◆ Written instruction a ◆
Print the lines of the records below without any change, starting at the line that contains "Judging by camera" and ending with the last line of the records.
— Start Document extract —
Culture, Show Reviews, Turkish Dizis

Hercai: A Divine Love Story

By mh

 

“What is Love? Is it to be the light to a candle? Or to touch a fire?”

Sems-e-Tebrezi

Opening Verse, Episode 9, Hercai

A previous blog on this forum gave a great summary of one of the biggest hits in diziland this year – Hercai, which is about to premiere Season 2 on ATV in September. Based on a bestselling book by a young university student, Sumeyye Koc, who got a start in her writing career on wattpad in Turkey, Season 1 Hercai burst onto the screens in March of 2019, and quickly shot to the top show for Friday evenings. Set in the town of Midyat in the gorgeous Mardin region, which is at the heart of ancient Mesopotamia, the story weaves an intricate tale of love, betrayal and revenge, against the backdrop of unresolved family feuds.

City of Midyat, Mardin Region

Ever since the Stone Ages, waves of tribal and other invasions have left their mark on present day Mardin. Although a diverse group of religious and ethnic identities co-exist in Mardin today, perhaps their cultural identity remains the strongest binding factor, a slice of which is portrayed artistically through the pained love story of Miran (the very handsome and intense Akin Akinozou) and Reyyan (the exotic Ebru Sahin). The visual onslaught of the majestic hilly terrain, coupled with the golden architecture rich in masonic details, the cinematography not only provides a glimpse into the geographic diversity of Turkey, it also captures the unique social rules of that area. Perhaps remnant of tribal systems of justice, judgement is often served and complied with outside of the formal court system.

The Wedding Dance

In Hercai, we come to see an unfolding tapestry of family allegiances trumping morality, revenge reigning justice, old-fashioned patriarchal orders dominating more liberal philosophies, a love trying to thrive under the darkness of vengeance and so much more.
— End Document extract —
◆ Written instruction b ◆
Output the passage of the Hercai review above word for word, starting at "City of Midyat, Mardin" and ending at "formal court system.".
— Start Data entries —
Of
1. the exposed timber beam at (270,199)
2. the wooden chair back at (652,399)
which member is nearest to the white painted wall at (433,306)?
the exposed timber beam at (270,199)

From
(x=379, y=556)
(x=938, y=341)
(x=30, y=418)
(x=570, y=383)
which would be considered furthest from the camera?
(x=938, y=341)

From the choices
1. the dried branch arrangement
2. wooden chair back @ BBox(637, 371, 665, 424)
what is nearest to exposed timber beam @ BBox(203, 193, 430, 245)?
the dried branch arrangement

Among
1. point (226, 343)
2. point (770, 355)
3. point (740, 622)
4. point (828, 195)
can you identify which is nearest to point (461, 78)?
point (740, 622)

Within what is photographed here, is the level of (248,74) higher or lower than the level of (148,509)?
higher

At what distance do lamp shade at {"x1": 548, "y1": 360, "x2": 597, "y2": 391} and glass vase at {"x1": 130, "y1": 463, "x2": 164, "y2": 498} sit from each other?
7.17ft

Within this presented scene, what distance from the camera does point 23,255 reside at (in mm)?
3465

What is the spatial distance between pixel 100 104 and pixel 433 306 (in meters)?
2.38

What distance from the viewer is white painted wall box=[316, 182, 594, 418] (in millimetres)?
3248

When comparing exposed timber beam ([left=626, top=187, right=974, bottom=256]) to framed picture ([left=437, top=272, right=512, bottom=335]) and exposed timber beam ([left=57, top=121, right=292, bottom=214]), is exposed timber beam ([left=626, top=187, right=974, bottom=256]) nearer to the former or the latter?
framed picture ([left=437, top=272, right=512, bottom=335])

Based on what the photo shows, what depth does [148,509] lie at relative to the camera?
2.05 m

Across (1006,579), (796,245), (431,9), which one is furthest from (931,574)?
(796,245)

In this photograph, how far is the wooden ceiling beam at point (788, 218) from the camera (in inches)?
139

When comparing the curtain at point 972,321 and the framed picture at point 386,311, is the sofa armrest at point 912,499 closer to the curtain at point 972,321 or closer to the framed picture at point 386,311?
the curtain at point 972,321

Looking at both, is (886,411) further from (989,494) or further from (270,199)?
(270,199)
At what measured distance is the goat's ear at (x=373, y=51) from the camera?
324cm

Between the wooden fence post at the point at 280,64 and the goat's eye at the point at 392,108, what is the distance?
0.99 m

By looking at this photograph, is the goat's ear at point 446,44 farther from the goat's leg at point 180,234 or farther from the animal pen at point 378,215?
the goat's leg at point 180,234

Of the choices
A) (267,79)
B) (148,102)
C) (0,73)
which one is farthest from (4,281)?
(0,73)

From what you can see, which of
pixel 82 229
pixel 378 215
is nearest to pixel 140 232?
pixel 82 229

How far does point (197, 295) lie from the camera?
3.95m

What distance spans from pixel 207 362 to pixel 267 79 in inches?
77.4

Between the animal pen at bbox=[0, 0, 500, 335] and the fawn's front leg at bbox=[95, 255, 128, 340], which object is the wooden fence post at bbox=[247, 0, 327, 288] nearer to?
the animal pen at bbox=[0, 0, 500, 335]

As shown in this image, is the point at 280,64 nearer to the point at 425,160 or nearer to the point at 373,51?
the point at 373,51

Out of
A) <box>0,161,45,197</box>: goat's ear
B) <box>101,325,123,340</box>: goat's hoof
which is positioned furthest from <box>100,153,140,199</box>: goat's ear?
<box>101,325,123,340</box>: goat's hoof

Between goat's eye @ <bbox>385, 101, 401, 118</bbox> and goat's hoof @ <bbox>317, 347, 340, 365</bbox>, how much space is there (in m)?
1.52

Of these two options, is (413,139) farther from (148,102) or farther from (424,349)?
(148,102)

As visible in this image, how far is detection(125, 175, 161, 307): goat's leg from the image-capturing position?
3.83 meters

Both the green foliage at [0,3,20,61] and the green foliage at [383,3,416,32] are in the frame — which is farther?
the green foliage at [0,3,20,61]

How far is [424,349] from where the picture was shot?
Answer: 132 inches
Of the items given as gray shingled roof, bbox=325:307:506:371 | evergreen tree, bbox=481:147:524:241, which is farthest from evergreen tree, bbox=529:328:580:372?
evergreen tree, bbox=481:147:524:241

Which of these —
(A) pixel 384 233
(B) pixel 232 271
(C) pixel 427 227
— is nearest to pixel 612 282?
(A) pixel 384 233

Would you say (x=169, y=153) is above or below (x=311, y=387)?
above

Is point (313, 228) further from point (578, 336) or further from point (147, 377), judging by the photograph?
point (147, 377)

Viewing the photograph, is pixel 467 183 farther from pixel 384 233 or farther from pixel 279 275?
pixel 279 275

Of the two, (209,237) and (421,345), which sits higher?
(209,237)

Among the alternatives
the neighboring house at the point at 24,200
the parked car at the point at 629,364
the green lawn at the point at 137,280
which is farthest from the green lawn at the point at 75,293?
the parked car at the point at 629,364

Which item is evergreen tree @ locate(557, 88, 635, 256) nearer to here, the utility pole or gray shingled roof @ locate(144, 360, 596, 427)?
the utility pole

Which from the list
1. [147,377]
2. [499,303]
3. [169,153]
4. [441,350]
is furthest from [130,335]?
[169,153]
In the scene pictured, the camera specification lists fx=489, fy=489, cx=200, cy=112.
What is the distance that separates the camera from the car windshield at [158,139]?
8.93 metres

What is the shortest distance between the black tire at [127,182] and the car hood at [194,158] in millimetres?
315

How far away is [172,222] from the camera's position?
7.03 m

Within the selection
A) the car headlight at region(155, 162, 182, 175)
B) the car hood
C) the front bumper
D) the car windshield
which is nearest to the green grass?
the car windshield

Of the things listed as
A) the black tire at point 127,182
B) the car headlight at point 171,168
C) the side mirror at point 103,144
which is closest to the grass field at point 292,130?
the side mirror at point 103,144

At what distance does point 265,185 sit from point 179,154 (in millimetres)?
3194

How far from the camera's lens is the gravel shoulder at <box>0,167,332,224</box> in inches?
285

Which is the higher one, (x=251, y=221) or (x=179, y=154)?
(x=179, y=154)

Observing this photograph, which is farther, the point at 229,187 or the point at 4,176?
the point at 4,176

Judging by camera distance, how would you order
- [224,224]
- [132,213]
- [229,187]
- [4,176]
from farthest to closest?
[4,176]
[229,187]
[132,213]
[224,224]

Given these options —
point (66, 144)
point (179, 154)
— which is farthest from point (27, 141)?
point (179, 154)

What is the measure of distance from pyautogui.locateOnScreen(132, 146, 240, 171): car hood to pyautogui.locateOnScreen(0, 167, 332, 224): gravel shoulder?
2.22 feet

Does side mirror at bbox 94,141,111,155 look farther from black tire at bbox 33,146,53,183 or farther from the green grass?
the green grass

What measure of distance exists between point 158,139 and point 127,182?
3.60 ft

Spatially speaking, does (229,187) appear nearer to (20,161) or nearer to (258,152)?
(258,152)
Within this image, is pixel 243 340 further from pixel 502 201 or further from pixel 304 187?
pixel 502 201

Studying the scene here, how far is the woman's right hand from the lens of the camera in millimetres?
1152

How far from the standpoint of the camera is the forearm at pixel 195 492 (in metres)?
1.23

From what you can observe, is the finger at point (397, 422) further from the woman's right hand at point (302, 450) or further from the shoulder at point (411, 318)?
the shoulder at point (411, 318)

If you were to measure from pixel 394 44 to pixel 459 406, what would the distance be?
— End Data entries —
◆ Expected answer a ◆
Judging by camera distance, how would you order
- [224,224]
- [132,213]
- [229,187]
- [4,176]
from farthest to closest?
[4,176]
[229,187]
[132,213]
[224,224]

Given these options —
point (66, 144)
point (179, 154)
— which is farthest from point (27, 141)?
point (179, 154)

What is the measure of distance from pyautogui.locateOnScreen(132, 146, 240, 171): car hood to pyautogui.locateOnScreen(0, 167, 332, 224): gravel shoulder?
2.22 feet

Does side mirror at bbox 94,141,111,155 look farther from black tire at bbox 33,146,53,183 or farther from the green grass?
the green grass

What measure of distance exists between point 158,139 and point 127,182?
3.60 ft

Spatially speaking, does (229,187) appear nearer to (20,161) or nearer to (258,152)?
(258,152)
Within this image, is pixel 243 340 further from pixel 502 201 or further from pixel 304 187?
pixel 502 201

Studying the scene here, how far is the woman's right hand from the lens of the camera in millimetres?
1152

How far from the standpoint of the camera is the forearm at pixel 195 492 (in metres)?
1.23

From what you can observe, is the finger at point (397, 422) further from the woman's right hand at point (302, 450) or further from the shoulder at point (411, 318)?
the shoulder at point (411, 318)

If you were to measure from pixel 394 44 to pixel 459 406, what would the distance be?

◆ Expected answer b ◆
City of Midyat, Mardin Region

Ever since the Stone Ages, waves of tribal and other invasions have left their mark on present day Mardin. Although a diverse group of religious and ethnic identities co-exist in Mardin today, perhaps their cultural identity remains the strongest binding factor, a slice of which is portrayed artistically through the pained love story of Miran (the very handsome and intense Akin Akinozou) and Reyyan (the exotic Ebru Sahin). The visual onslaught of the majestic hilly terrain, coupled with the golden architecture rich in masonic details, the cinematography not only provides a glimpse into the geographic diversity of Turkey, it also captures the unique social rules of that area. Perhaps remnant of tribal systems of justice, judgement is often served and complied with outside of the formal court system.